Takip edilmesi zor bir arşiv rotasına sahip. Özellikle Milliyet Sanat dergisinde 1970’lerde yazdığı yazılar muhteviyatı ve samimiyetiyle ilgi çekici. Dergiden aldığı telifler -yazarak para kazandığı için- köyde büyük olay olmuş. 1980’lerden itibaren edebiyat dergilerinde görünmeye başlamış. ‘Türkümüz’ isimli tek sayılık bir edebiyat dergisi çıkarmış ama pişman olmuş. Tavşanlı’nın Sesi gazetesindeki köşe yazıları çok sert ve anlamlı. Radikal’de daha çok yazsaymış keşke. İlk söyleşileri daha keskin. Şiirlerinde ise çok derin bir kırgınlık göze çarpıyor. Ömrü vefa etseydi dünyaya söz söyleyecek hikayeler anlatacağını herkes biliyordu. Varlığı buna delildi.

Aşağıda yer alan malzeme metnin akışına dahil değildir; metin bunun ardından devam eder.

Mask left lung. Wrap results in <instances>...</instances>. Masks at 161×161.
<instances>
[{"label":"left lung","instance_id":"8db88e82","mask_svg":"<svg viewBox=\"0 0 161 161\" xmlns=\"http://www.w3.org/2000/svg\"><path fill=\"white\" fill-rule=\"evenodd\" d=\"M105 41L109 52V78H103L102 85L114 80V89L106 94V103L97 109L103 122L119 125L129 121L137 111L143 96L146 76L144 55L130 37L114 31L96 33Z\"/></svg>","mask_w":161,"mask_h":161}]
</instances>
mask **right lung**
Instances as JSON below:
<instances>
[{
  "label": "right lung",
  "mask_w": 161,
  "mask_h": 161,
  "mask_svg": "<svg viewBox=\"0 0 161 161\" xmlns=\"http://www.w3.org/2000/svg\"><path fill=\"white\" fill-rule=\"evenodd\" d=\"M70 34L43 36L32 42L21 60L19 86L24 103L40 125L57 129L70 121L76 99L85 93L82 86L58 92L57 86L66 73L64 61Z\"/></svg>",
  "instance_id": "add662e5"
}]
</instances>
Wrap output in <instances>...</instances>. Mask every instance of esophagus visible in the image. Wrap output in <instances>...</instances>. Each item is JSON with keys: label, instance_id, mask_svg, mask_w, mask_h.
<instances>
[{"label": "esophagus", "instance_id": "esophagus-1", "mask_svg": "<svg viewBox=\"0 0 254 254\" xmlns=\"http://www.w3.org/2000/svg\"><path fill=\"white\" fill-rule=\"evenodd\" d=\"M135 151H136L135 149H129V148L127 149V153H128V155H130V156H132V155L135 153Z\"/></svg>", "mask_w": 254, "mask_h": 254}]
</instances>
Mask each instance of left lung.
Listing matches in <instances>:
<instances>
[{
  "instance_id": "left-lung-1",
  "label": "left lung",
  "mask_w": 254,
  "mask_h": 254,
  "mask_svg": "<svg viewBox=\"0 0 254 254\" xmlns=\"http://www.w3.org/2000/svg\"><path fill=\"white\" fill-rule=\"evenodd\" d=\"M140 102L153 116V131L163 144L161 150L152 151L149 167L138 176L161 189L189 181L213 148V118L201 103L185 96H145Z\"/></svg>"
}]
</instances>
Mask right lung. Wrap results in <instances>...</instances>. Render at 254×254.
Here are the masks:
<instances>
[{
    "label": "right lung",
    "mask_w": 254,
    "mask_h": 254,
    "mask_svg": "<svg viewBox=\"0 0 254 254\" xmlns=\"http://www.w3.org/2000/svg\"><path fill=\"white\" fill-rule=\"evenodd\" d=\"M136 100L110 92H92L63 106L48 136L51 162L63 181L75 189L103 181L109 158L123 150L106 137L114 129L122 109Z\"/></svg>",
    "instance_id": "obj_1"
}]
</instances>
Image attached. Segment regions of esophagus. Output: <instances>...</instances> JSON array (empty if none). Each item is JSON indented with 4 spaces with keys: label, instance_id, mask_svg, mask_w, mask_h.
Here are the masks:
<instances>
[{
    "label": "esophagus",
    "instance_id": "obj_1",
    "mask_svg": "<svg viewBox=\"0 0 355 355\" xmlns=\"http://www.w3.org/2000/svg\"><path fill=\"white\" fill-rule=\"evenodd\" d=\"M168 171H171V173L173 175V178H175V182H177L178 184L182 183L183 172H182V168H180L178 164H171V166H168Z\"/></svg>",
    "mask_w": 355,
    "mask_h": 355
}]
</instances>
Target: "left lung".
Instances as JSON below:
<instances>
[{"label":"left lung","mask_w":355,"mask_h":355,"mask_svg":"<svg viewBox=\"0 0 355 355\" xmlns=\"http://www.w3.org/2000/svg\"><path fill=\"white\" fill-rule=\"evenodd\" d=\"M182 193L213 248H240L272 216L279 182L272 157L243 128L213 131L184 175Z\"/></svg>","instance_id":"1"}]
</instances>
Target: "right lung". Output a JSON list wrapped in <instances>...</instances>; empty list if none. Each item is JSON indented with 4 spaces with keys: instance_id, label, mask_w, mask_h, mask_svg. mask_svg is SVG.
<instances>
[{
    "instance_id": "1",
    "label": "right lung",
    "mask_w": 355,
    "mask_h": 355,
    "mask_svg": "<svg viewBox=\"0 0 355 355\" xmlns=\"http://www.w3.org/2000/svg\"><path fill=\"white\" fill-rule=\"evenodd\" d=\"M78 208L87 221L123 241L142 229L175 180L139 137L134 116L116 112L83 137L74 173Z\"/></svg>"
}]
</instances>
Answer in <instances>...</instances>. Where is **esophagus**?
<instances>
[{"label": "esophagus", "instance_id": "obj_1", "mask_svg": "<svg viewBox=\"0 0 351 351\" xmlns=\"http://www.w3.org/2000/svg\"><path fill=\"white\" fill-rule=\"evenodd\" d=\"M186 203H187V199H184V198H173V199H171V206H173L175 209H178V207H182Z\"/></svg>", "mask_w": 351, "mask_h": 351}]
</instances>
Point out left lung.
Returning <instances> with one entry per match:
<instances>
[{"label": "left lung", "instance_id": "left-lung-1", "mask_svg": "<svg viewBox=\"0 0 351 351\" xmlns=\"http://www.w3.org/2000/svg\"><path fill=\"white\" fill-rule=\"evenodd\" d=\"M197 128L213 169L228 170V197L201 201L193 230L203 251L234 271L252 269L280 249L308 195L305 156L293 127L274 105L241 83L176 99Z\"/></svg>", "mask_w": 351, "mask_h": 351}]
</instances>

Tek başına, yalnızca kalbiyle dünyaya meydan okudu.
Mesele sadece sinema değildi
Kitabın önsözünde Uluçay için sinemanın Don Kişot'u, Anadolu dehası, kültür savaşçısı ve irfan çeşmesi diyorsunuz. Sizce Ahmet Uluçay, sinemamız ve bizler için nasıl bir öneme sahip?
Sıcak, samimi, idealist, hayallerine tutkuyla inanmış, benzersiz bir adamdı. Mesele sadece sinema değil. Yani bir şeye bu kadar tutkuyla bağlanmak, dünyayı değiştireceğine inanmak ve bu uğurda imkansızlıklar denizinde yüzerken bile vazgeçmemiş olmak... Bunlar bize böyle bir dünyada çok şey söyleyecektir.